Synthesis of glycomimetics of the natural Siglec-8 ligand and their pharmacodynamic characterization

Glycans are an important class of natural products, since all living cells are covered by different types of carbohydrates forming the glycocalyx. Therefore, any cell-cell recognition process is based on the ability of one cell to recognize the specific glycan pattern which is presented on the other cell surface. This is particularly important for the activation of the immune system, which needs to selectively recognize and kill invading pathogens while not damaging self cells. However, sometimes this delicate equilibrium shifts towards unwanted pathological conditions where the immune system is not able anymore to distinguish between self and non-self cells, causing autoimmune diseases. Additionally, undesired overexpression of immune cells can also lead to medical conditions, like allergic inflammation. Therefore, it is fundamental to rely on specific mechanisms to control immune system homeostasis and avoid abnormal up-regulation of these cells. For this reason, immune cells display inhibitory receptors which suppress their activation via different mechanisms, such as inducing cell death.
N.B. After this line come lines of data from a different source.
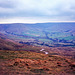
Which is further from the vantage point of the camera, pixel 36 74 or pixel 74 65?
pixel 74 65

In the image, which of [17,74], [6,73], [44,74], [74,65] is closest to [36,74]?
[44,74]

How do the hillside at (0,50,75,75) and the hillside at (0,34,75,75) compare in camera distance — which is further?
the hillside at (0,34,75,75)

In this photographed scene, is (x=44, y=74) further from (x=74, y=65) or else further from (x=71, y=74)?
(x=74, y=65)

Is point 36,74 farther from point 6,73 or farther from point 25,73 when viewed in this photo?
point 6,73

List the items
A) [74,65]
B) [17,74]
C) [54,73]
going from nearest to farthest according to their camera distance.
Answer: [17,74], [54,73], [74,65]

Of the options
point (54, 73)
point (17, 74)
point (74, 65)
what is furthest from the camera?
point (74, 65)

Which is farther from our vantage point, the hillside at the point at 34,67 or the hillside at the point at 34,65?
the hillside at the point at 34,65

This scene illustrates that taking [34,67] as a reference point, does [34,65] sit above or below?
below

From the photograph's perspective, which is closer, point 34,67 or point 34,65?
point 34,67

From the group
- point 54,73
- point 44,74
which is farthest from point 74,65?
point 44,74
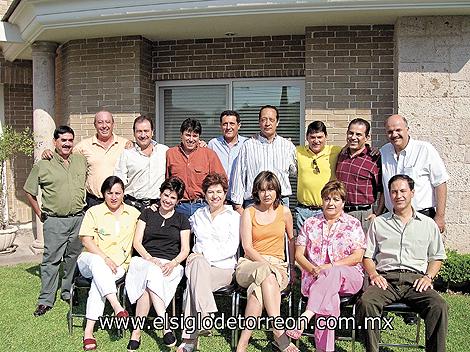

One type of inhibitory proteins expressed on immune cells are siglecs, a class of I-type transmembrane proteins which selectively recognize sialic acid-containing structures. Siglecs possess multifarious functions, according to the structure and cell type expressing them, but the majority of them acts as inhibitory receptor thanks to the presence of ITIM and ITIM-like motifs in their intracellular domain. One member of this family is Siglec-8, which is expressed only on eosinophils, mast cells, and to some extent on basophils. It exerts its inhibitory function by promoting eosinophils apoptosis and inhibition of mast cells degranulation, representing therefore an interesting pharmacological target for the treatment of diseases in which these cell types are overexpressed, among which asthma and allergic inflammations.
This thesis describes a medicinal chemistry approach for the development of high-affinity Siglec-8 ligands to identify potential drug candidates for the treatment of eosinophil- and mast cell-associated diseases. This drug discovery process started from the known structure of the preferred natural Siglec-8 ligand identified via a glycan array approach, the tetrasaccharide 6’-sulfo-sialyl Lewisx (6’-sulfo-sLex). The complex chemical structure of this compound neither allows an easy and straightforward synthesis of derivatives, nor do its chemical properties meet the requirements for drug-like molecules.
First, the minimal binding epitope of 6’-sulfo-sLex was identified in the corresponding Neu5Ac-α2-3-Gal6S disaccharide. Although it has a simplified chemical structure, the affinity was reduced only by a factor 2 (Paper 1). In-depth analysis of the pharmacophores, with the aid of computational studies, allowed the development of a glycomimetic analogue, where the galactose moiety was replaced by a carbocyclic structure. Affinity was improved thanks to a reduced desolvation penalty by removing non-interacting hydroxyl groups. When finally the C-9 hydroxyl group of the sialic acid was transferred into an aromatic sulfonamide, affinity was further improved almost 20-fold.
Generally, carbohydrate-binding proteins are characterized by weak affinities in the low millimolar range towards their ligands due to shallow and solvent-exposed binding sites. One way to deal with this problem is to design multivalent structures to achieve huge affinity improvements. Even in the case of a protein with a single binding site like Siglec-8, multivalency can enhance affinity through statistical rebinding, which relies on the increased local concentration of binding moiety. Thus, once the bound ligand dissociates, another one is in close proximity and immediately replaces it. To study this statistical rebinding effect in Siglec-8, different oligovalent ligands were synthesised and tested (Manuscript 1). Thermodynamic analysis showed that each binding epitope contributed enthalpically to the same extent as in the monovalent interaction, while entropic penalties were observed. Dissection of the entropic term in its components for some compounds revealed that greatly favourable solvation entropies were counterbalanced by bigger conformation entropy penalties. Additionally, to take the multivalent presentation concept to its extreme, a glycopolymer was synthesized and tested in cell-based bioassays to demonstrate the binding to Siglec-8. On the other hand, the biological outcome obtained with the best monovalent sulphonamide glycomimetic was much smaller. However, this assay proved the potential of the developed glycomimetic structures, and provided additional proof of the potential pharmacological applications that compounds with improved affinity could have.
To further improve the affinity of our glycomimetic Siglec-8 ligands, different strategies were explored (Manuscript 2). Firstly, bioisosteres of the carboxylic acid and sulfate group led to a complete loss of activity towards Siglec-8, confirming the crucial role for these two functionalities. Secondly, the previously unexplored C-4 position of the sialic acid was modified leading to amide derivatives with improved affinity. Finally, second generation sulphonamides were synthesized. While changing the electronic properties of the naphthalene moiety did not influence affinity, the extended aromatic system proved to be more important for having high-affinity compounds.